A sound mark must demonstrate distinctive character, this being whether “an average consumer” will perceive the sound as a memorable one that serves to indicate that the goods or services are exclusively associated with one undertaking. Specifically, it must be non-functional in nature (i.e. not essential to the operation of the product), non-descriptive, and not deceptively misdescriptive.

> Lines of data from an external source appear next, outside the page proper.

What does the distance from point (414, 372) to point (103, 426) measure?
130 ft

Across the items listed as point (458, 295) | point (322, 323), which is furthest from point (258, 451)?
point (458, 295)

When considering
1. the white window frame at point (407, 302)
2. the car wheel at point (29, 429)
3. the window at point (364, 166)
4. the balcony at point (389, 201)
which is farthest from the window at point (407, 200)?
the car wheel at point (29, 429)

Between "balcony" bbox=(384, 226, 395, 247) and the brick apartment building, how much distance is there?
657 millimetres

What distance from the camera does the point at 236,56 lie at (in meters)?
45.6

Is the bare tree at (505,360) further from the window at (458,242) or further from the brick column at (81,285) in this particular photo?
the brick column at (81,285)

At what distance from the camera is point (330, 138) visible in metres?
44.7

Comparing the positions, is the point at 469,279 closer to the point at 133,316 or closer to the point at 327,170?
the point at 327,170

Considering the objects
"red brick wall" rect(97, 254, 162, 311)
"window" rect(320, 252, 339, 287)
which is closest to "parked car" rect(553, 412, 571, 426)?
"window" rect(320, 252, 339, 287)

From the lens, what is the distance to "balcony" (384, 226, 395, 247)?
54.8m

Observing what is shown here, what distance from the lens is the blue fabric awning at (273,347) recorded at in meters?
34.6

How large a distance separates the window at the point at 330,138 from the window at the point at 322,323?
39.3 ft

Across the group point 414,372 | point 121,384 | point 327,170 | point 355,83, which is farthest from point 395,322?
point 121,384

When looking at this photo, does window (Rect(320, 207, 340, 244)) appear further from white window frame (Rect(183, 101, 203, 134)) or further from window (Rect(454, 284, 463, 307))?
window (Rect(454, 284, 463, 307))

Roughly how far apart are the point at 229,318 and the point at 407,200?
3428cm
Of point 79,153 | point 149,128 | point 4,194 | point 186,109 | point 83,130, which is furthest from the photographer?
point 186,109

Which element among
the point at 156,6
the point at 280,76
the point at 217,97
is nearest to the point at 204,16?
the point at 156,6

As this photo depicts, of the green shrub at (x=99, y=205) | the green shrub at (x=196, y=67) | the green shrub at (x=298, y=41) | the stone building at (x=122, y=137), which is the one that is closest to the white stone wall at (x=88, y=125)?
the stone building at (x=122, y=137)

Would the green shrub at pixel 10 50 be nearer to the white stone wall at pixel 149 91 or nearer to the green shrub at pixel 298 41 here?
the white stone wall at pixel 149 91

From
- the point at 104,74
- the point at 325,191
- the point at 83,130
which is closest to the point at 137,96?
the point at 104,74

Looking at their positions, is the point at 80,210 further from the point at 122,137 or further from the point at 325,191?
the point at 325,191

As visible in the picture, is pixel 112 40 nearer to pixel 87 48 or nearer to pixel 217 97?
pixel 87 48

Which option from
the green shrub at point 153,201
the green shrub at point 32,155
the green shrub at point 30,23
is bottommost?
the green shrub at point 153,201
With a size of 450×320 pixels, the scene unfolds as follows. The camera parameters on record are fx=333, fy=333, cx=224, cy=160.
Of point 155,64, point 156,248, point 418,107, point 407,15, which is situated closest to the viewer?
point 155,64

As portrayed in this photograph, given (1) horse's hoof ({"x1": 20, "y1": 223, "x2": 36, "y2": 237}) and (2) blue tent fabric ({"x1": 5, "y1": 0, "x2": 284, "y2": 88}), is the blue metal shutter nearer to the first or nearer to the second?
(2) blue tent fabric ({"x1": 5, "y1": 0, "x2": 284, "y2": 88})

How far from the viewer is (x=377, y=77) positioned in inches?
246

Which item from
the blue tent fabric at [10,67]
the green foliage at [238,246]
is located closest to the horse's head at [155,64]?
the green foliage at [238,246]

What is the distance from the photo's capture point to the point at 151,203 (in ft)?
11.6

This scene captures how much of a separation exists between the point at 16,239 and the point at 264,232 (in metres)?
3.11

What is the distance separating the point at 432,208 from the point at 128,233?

Sound marks that are unlikely to be afforded trade mark protection without evidence of additional factual distinctiveness include:
- very simple pieces (consisting of one or two notes);
- sounds that are in the common domain (as seen in the “Johnny Johnny Yes Papa” case and examined more fully in the “Für Elise” case);
- sounds that are too long to be considered an indication of origin; and sounds typically associated to specific goods and services (e.g. doorbell).
Key connections
Two key issues which regularly cause a sound mark application to be rejected are lack of distinctiveness and the inability to indicate a commercial origin from simply hearing the sound. This is exemplified in a number of recent applications to EUIPO, including by Berliner Verkehrsbetriebe (“BVG”) and Porsche.
BVG, the operator of the Berlin public transport system, wished to trademark a two second bell-like jingle with EUIPO under class 39, which covers transportation and passenger transport. The examiner rejected the application due to a lack of distinctiveness, stating that consumers, would struggle to infer the commercial origins of a simple sound mark, in comparison to words and figurative signs. Overall, the sound, according to the examiner, was too short, not sufficiently memorable, and monotonous. BVG contested EUIPO’s position, stating their sound was sufficiently complex (containing multiple noises and pitches), and an artificial bell was used which was not present in any other transportation companies’ jingles. Defending its reasoning, EUIPO said jingles are common in the transport sector, and the more sounds used in the relevant sector, the more an application must stand out and differentiate itself.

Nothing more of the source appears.